Fri, Sep 25, 2015 - Page 1 News List

Lawmakers force education ministry to delay review

By Sean Lin  /  Staff reporter

Students who occupied the Ministry of Education on the night of July 23 during a protest over curriculum changes yesterday clench their fists outside the Taipei District Prosecutors’ Office before an impromptu press conference.

Photo: Wang Yi-sung, Taipei Times

The legislature’s Education and Culture Committee yesterday passed a proposal requiring the Ministry of Education to announce changes to social studies guidelines four months before holding public hearings on the revisions.

Democratic Progressive Party (DPP) Legislator Cheng Li-chun (鄭麗君) made the extempore proposal following a question-and-answer session with Minister of Education Wu Se-hwa (吳思華) during a meeting of the committee.

In a report the ministry delivered to the committee, it said it plans to hold a public hearing on curriculum guidelines for the planned 12-year national education system on Oct. 23 — the same day that they were to be announced.
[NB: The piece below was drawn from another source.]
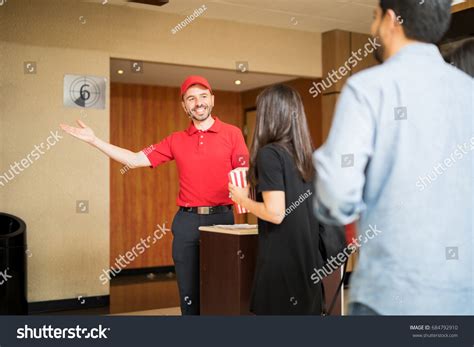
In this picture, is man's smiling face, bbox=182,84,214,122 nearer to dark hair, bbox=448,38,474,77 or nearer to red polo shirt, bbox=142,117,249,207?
red polo shirt, bbox=142,117,249,207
Cheng criticized the scheduling, saying it could lead to more protests because it does not give the public a chance to review the proposed changes.

The ministry also said the review of social studies subjects, which are more likely to spark controversy, would be delayed until January.

Cheng asked Wu whether the ministry’s timetable was designed to evade legislative scrutiny, as the legislature is not scheduled to meet in January.

An opaque review process of the guidelines for high-school history, geography and civics textbooks led to a major protest on July 23, and it would be “unacceptable” for such an incident to be repeated, the lawmaker said.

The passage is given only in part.